Un altro 21,4% (la percentuale più rilevante) ha effettuato acquisti per un valore compreso fra i 25 e i 50 euro. L’importo medio della transazione cashback, infine, è pari a 35,6 euro. Sarebbe interessante osservare quanto andrebbero a cambiare questi dati se si escludessero dal programma Cashback, come suggerito da Zafarana, “i pagamenti presso la grande distribuzione, le spese per utenze e trasporti ferroviari… categorie in cui non si rileva evasione fiscale”. Di certo, tali esclusioni avrebbe contribuito a ridurre l’onerosità del Cashback per lo Stato e, probabilmente, avrebbero anche sortito un maggior effetto anti-evasione.

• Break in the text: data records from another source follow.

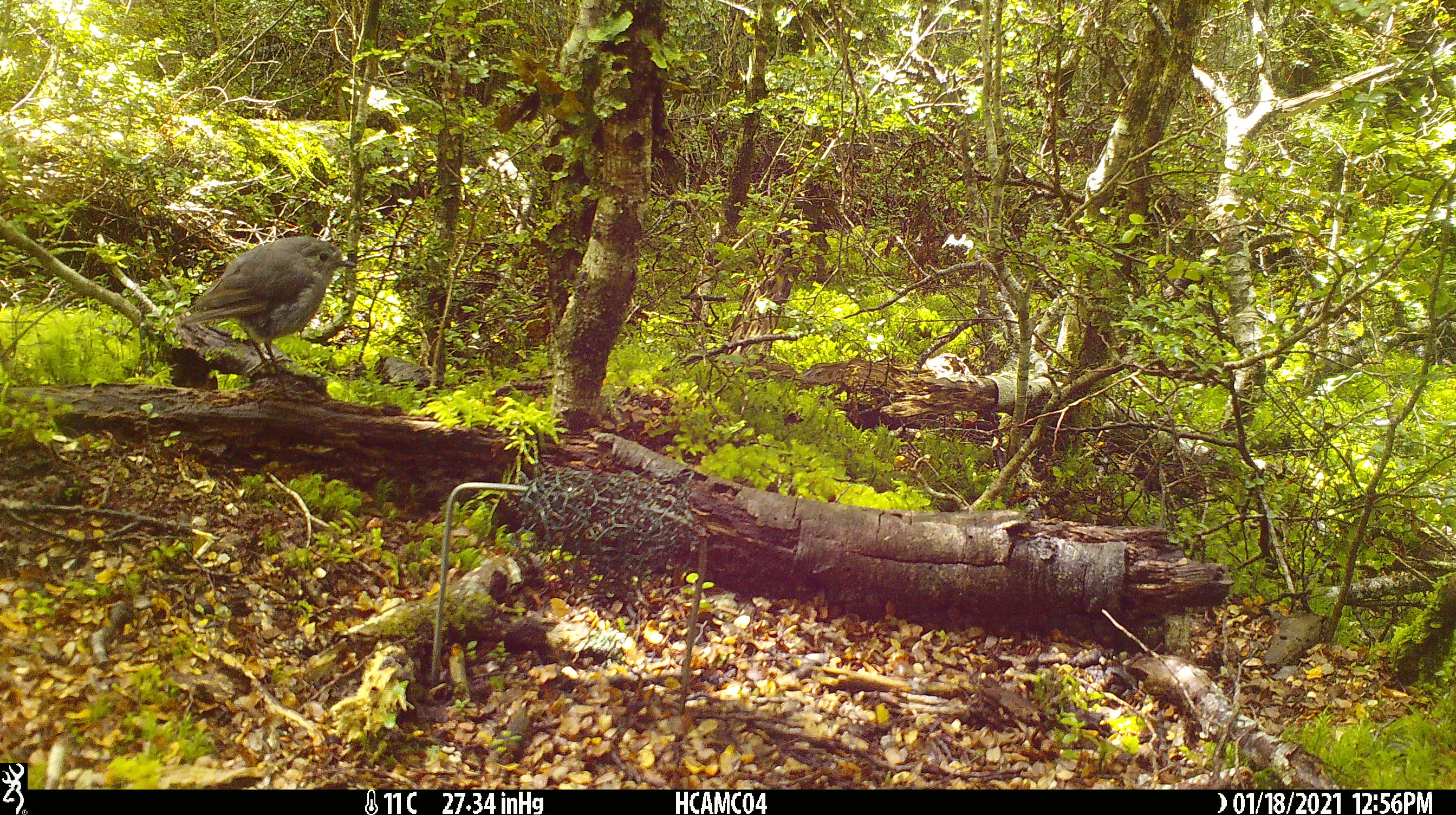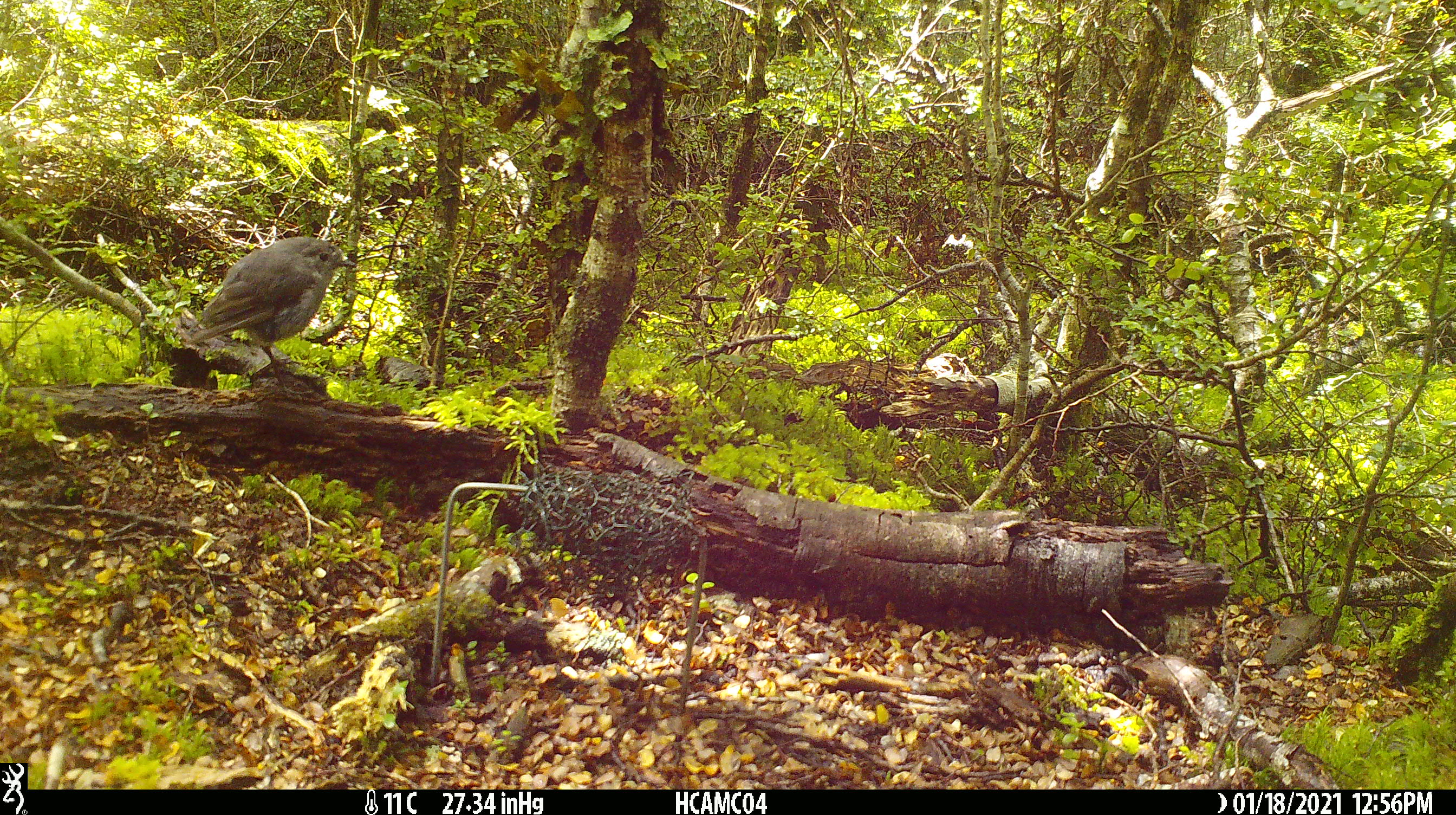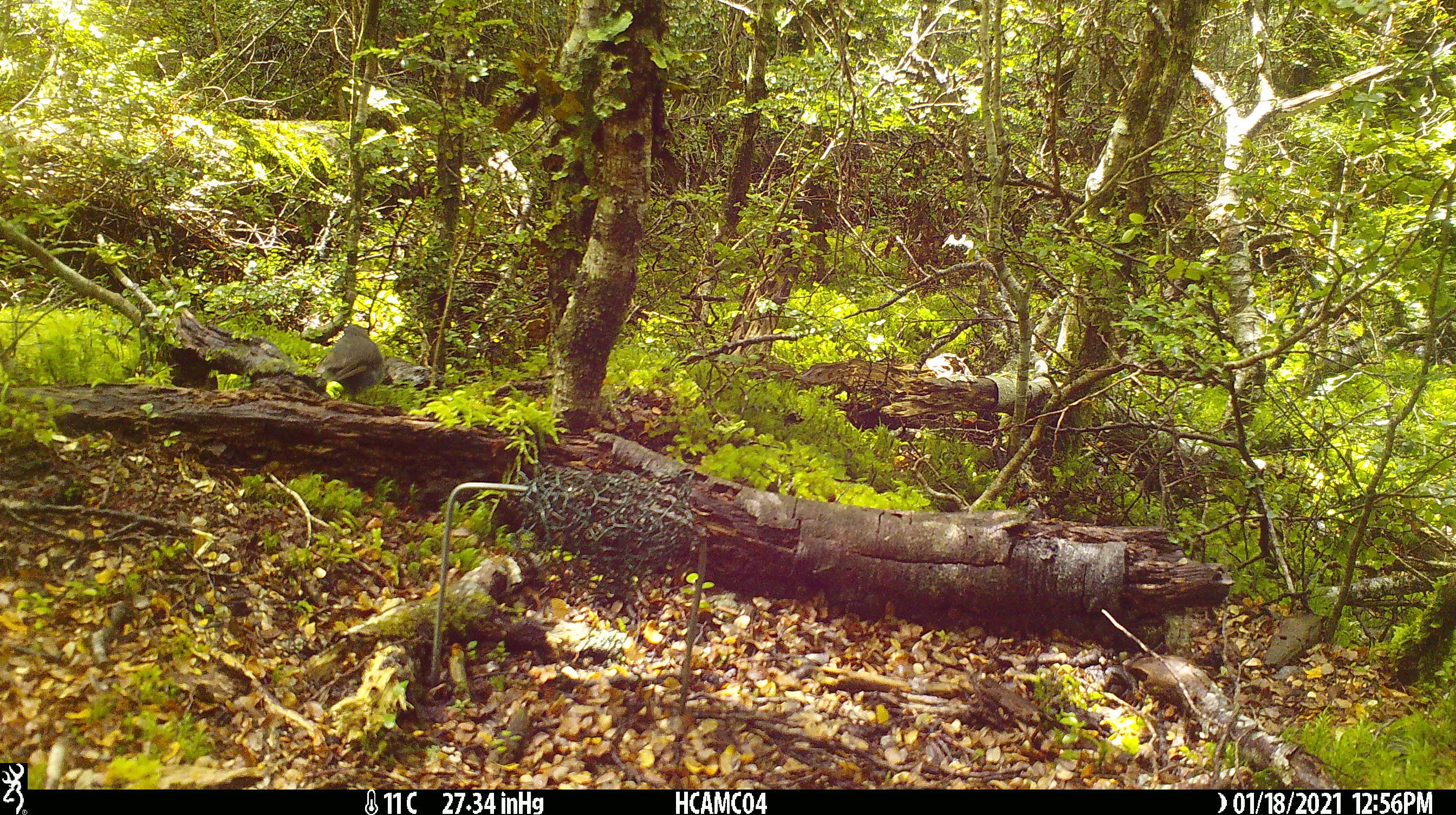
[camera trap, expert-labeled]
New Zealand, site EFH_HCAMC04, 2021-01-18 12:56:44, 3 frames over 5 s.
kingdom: Animalia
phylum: Chordata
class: Aves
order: Passeriformes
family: Petroicidae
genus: Petroica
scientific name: Petroica australis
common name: new zealand robin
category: robin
Robin (new zealand robin) (Petroica australis).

La penetrazione fra i soggetti meno digitalizzati
La seconda criticità investe il profilo degli utilizzatori del Cashback: quanti, nei fatti, sono passati ai pagamenti elettronici grazie alla misura, e quanti altri hanno approfittato degli sconti pur facendo in precedenza un uso abituale delle carte di pagamento? I dati della App Io non ci comunicano un dato importante: quanti sono gli anziani che hanno attivato il Cashback. Sarebbe interessante saperlo, poiché le fasce di età più avanzata sono anche quelle più abituate all’uso del contante e meno avvezze all’utilizzo delle tecnologie.
Eppure, la relativa complessità dell’iscrizione al piano non poneva i migliori presupposti all’adesione da parte dei soggetti con scarse competenze digitali. Già lo scorso dicembre Altroconsumo aveva dichiarato come “gli anziani” fossero “costretti a farsi aiutare da figli e nipoti per non essere tagliati fuori dai rimborsi, che possono fare la differenza per il loro bilancio mensile”.
Anche in questo caso, se ad usare le carte di pagamento tramite Cashback sono in buona parte gli stessi soggetti che già le utilizzavano anche in precedenza il rischio è che l’investimento sulla misura non produca, alla fine, gli effetti sperati.